Le procès de Sakina a eu lieu le mercredi 13 janvier à Bordeaux. Carrefour partie civile pour « dégradation » (deux autocollants sur des emballages !). La Chambre de commerce France-Israël et « Avocats sans frontières » pour incitation à la haine raciale et discrimination.
Le verdict devrait être rendu le mercredi 10 février.
Le procès a donné lieu à un rassemblement où de nombreuses organisations ont pris la parole : Ligue des Droits de l’Homme, Europalestine, AFPS, Génération Palestine, Solidaires, FSU, NPA,…
Des dizaines de militants venus de Paris (souvent des anciens du Caire) y ont participé.
Nous publions l’intervention de l’UJFP :

[i]Cher(e)s amis, cher(e)s camarades,

J’interviens ici en tant que co-président de l’Union Juive française pour la Paix et au nom de son Bureau national.
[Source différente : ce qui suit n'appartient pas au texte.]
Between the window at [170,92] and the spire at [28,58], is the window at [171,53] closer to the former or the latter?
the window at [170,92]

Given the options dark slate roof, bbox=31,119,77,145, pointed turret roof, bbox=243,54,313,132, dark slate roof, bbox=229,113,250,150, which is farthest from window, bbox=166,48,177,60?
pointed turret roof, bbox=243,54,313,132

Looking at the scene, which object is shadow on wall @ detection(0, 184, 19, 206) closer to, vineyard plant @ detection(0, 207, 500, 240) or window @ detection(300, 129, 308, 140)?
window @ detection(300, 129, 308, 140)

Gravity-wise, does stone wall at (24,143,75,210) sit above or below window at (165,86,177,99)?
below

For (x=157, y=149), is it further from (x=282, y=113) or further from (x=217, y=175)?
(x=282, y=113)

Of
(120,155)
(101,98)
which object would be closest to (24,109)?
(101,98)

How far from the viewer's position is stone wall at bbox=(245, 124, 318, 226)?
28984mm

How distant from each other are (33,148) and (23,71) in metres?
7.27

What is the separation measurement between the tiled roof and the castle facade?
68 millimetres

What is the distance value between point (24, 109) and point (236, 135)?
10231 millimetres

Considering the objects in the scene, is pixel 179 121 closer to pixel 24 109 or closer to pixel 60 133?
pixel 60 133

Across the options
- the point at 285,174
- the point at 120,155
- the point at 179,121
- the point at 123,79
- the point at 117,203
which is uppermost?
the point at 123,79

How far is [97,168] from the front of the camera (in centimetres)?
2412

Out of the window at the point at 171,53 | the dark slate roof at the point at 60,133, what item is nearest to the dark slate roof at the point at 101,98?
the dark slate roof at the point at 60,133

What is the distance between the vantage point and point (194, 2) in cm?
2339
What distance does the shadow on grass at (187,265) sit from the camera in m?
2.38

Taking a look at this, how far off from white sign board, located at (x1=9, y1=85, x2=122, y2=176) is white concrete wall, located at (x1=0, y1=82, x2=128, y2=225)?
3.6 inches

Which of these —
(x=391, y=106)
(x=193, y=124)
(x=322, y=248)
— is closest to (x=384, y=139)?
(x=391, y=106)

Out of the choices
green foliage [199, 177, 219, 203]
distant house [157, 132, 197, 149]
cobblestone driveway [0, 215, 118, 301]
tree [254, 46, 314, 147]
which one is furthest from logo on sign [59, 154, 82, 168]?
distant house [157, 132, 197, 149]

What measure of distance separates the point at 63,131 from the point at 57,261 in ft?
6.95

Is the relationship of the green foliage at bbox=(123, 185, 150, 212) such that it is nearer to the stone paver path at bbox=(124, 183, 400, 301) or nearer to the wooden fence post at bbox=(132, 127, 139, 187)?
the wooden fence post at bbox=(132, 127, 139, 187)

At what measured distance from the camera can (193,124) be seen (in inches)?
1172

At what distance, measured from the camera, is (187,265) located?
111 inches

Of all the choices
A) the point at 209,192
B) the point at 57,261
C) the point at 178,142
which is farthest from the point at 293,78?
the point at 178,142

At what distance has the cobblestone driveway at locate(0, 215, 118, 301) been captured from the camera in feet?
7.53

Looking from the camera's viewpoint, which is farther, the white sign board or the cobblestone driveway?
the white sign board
Je ne vais pas vous dire longuement ce que vous savez déjà : il n’y a pas d’antisémitisme à examiner la politique d’un Etat, l’Etat israélien en l’occurrence, à constater qu’il se comporte en Etat criminel, à constater que les Etats dominants lui laissent poursuivre cette politique criminelle en toute impunité, et à choisir en citoyens du monde attachés aux droits humains d’appeler à faire ce que nos gouvernants ne font pas, avec la volonté de créer un mouvement pour peser afin que nos gouvernants soient obligés de le faire : sanctionner le crime. C’est cela, la campagne Boycott Désinvestissement Sanctions.
Il s’agit bien de dire aux citoyens israéliens : vous ne pouvez pas continuer à tolérer ou à soutenir des gouvernements qui violent ainsi les droits humains et commettent de tels crimes. Avec les organisations de la société civile palestinienne, car il y a une société palestinienne et vous devez en reconnaître l’existence, nous vous appelons solennellement à respecter le droit international, à lever le blocus de Gaza, à cesser l’occupation de la Cisjordanie, à démanteler les colonies et le mur de la honte, à reconnaître le droit au retour des réfugiés, à cesser d’annexer Jérusalem Est, etc.
Il s’agit bien de dire aux citoyens israéliens : au delà des différences, c’est un régime d’apartheid que votre Etat impose au peuple palestinien. Oui, c’est bien avec le souvenir d’avoir contribué modestement à la chute du régime d’apartheid sud-africain, en soutien à la résistance du peuple noir d’Afrique du Sud discriminé, que nous participons à cette campagne BDS.
Le BDS (pas seulement le boycott) est un outil citoyen et politique,  qui a fonctionné contre l’apartheid en Afrique du sud. L’écho de cette campagne en Israël même est un premier résultat.
Il s’agit bien de dire au Président de la République française, à son gouvernement, à son Ministre des Affaires Etrangères : ça suffit. Vous n’avez pas le droit de soutenir en notre nom une politique criminelle.
Il s’agit bien de dire aux responsables de l’Union Européenne : vous devez suspendre l’accord d’association avec Israël tant que cet Etat ne respectera pas le droit international.
Et des pays européens commencent à en tenir compte. En Norvège, en Suède, en Belgique, au Royaume Uni ou en Espagne, des mesures claires de désinvestissement  ont été prises par des entreprises, en particulier pour ce qui concerne les investissements dans les colonies, mais pas seulement. Allons nous les traiter d’antisémites ?  Quand la Suède refuse de participer à une rencontre  aéronautique parce qu’Israel y est inscrite, elle boycotte. Quand la Norvège, suivie de la Suède, refuse d’inclure des entreprises israéliennes dans ses programmes de fonds de pension, quand Dexia se retire des colonies, c’est du Boycott. Quand la justice britannique menace de poursuivre les criminels de guerre israéliens et que Tzipi Livni en conclut qu’il vaut mieux qu’elle évite de venir, c’est un point marqué par la campagne. La France doit suivre.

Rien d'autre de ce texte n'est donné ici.